Le CCNE estime que l'inscription dans la loi d'une identification biologique réservée aux seuls étrangers fait de la filiation génétique un facteur déterminant "en contradiction avec l'esprit de la loi" française.
Il redoute également que le recours à de tels dispositifs ne conduise à une "banalisation" de l'identification génétique avec les risques afférents de "discrimination" et déplore la "présomption de fraude" qu'implique le recours aux test.
Cette autorité indépendante, ayant pour mission de donner son avis sur les problèmes éthiques et composée de 40 membres, est présidée par Didier Sicard, professeur de médecine.
Elle comprend notamment des médecins, des philosophes, des représentants des communautés religieuses, des juristes, des chercheurs et des élus.
Saisi en urgence mercredi par une sénatrice, le CCNE regrette tout d'abord que des questions aussi importantes concernant l'accueil des étrangers et le droit de la filiation fassent l'objet de "procédures en urgence."
Il prend acte du fait que des amendements successifs ont permis lors des débats au Sénat de mieux prendre en compte la notion de famille "telle que définie dans le droit français."
Mais le comité n'en demeure pas moins extrêmement réservé sur cette disposition figurant dans la loi sur la maîtrise de l'immigration en cours d'examen au palais du Luxembourg.
Les sénateurs ont adopté dans la nuit de mercredi à jeudi une version modifiée de l'amendement Mariani voté à l'Assemblée nationale le 19 septembre, afin d'y introduire des garde-fous.
Le CCNE craint néanmoins que "l'esprit de ce texte ne mette en cause la représentation par la société d'un certain nombre de principes fondamentaux", notamment sur le secret de filiation.
"L'erreur est de laisser penser qu'en retrouvant le gêne, la filiation serait atteinte", écrit-il notamment.
Le CCNE redoute en outre les modalités concrètes d'application "dans des réalités culturelles très différentes des nôtres".

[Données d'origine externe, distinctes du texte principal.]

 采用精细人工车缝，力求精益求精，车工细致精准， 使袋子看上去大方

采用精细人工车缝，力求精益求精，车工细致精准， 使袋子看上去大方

"Nos concitoyens comprendraient peut-être mieux l'exacte réalité de tels enjeux s'ils étaient confrontés à des exigences analogues lors de leur propre demande de visa", souligne-t-il.
Pour le comité, le fait de faire primer une filiation génétique vis à vis du père ou de la mère comme étant un facteur déterminant est en contradiction avec l'esprit de la loi.
"De nombreuses familles françaises témoignent de la relativité de ce critère: famille recomposées après divorce, enfant adopté, enfant né d'un accouchement dans le secret", précise-t-il.
Outre la question de la "validité" des marqueurs biologiques, le CCNE se déclare préoccupé par "la charge anormale de preuves qui pèsent sur le demandeur."
D'une manière générale, le comité attire l'attention sur la dimension profondément symbolique dans la société "de toute mesure qui demande à la vérité biologique d'être l'ultime arbitre" dans des questions touchant à l'identité sociale et culturelle.
"Elle conduirait furtivement à généraliser de telles identifications génétiques qui pourraient à terme se révéler attentatoires aux libertés individuelles", dit-il.
Le Sénat doit se prononcer dans la nuit de jeudi à vendredi sur le projet de loi sur la "maîtrise de l'immigration" qui contient un article prévoyant à titre expérimental le recours à des tests ADN pour les candidats au regroupement familial.